DIRECTIONS FOR THIS TASK ▸
When you copy from the entries that follow, take only the lines from the one with "Dise os de casas" down to the one with "Ella Geometric Necklace in Classic Black", keeping both ends and dropping every picture.

GIVEN ENTRIES ▸

::::::::::

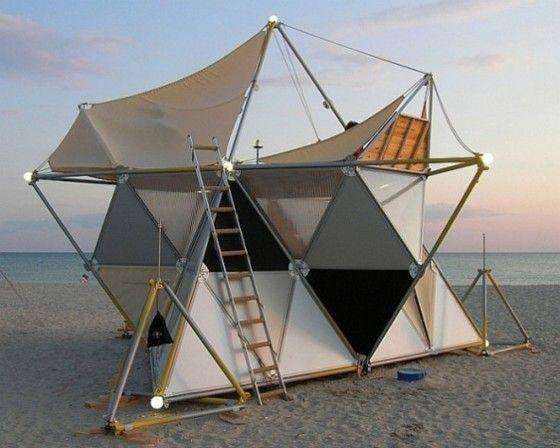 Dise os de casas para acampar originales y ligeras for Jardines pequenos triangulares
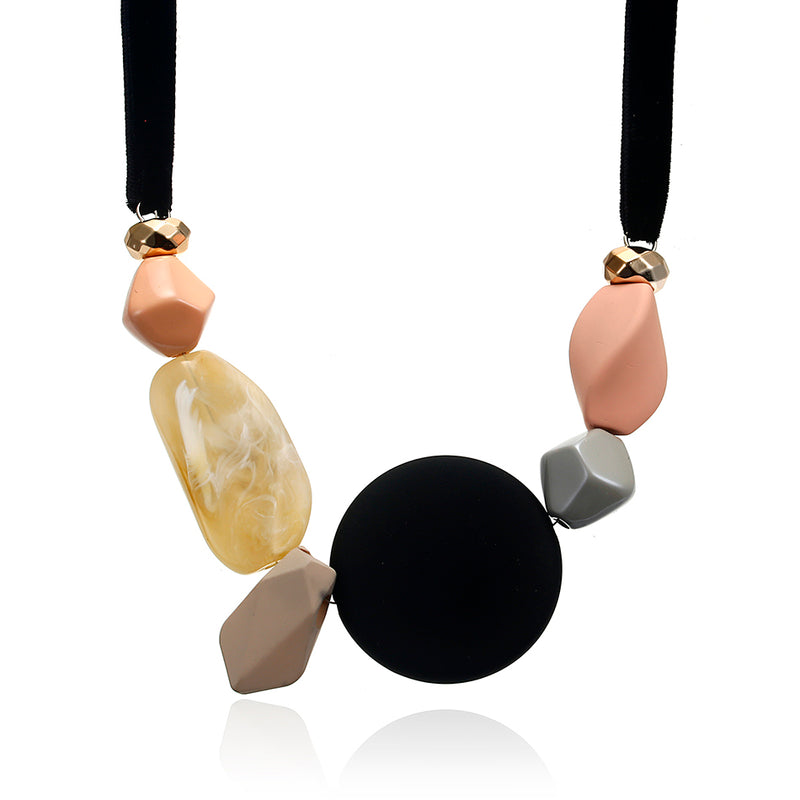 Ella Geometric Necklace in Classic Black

::::::::::

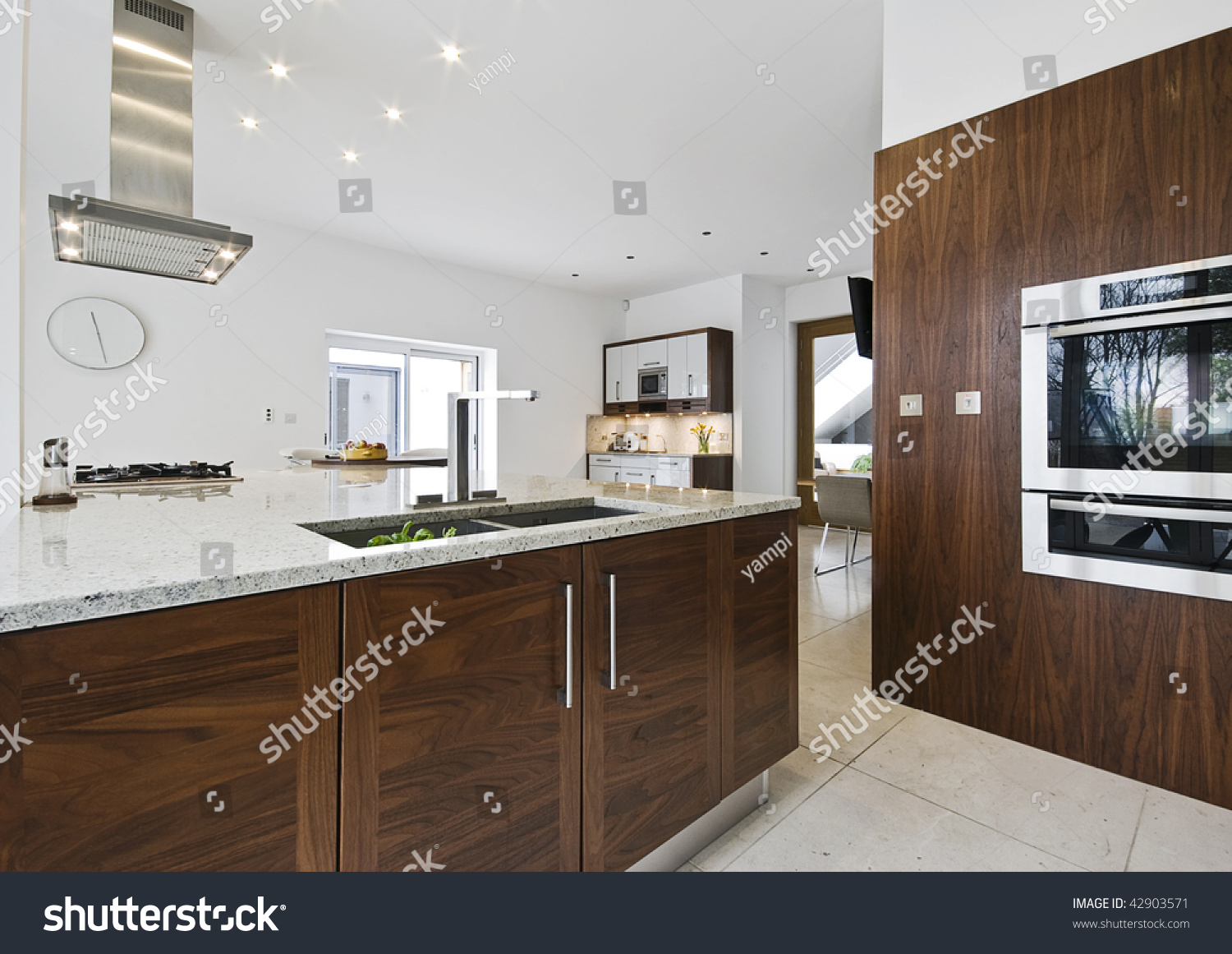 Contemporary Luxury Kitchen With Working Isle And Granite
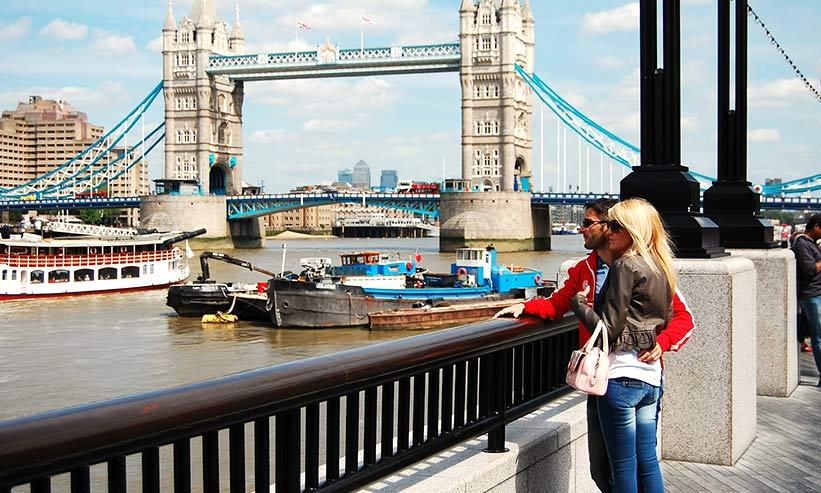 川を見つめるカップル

::::::::::

SOLUTION ▸
 Dise os de casas para acampar originales y ligeras for Jardines pequenos triangulares
 Ella Geometric Necklace in Classic Black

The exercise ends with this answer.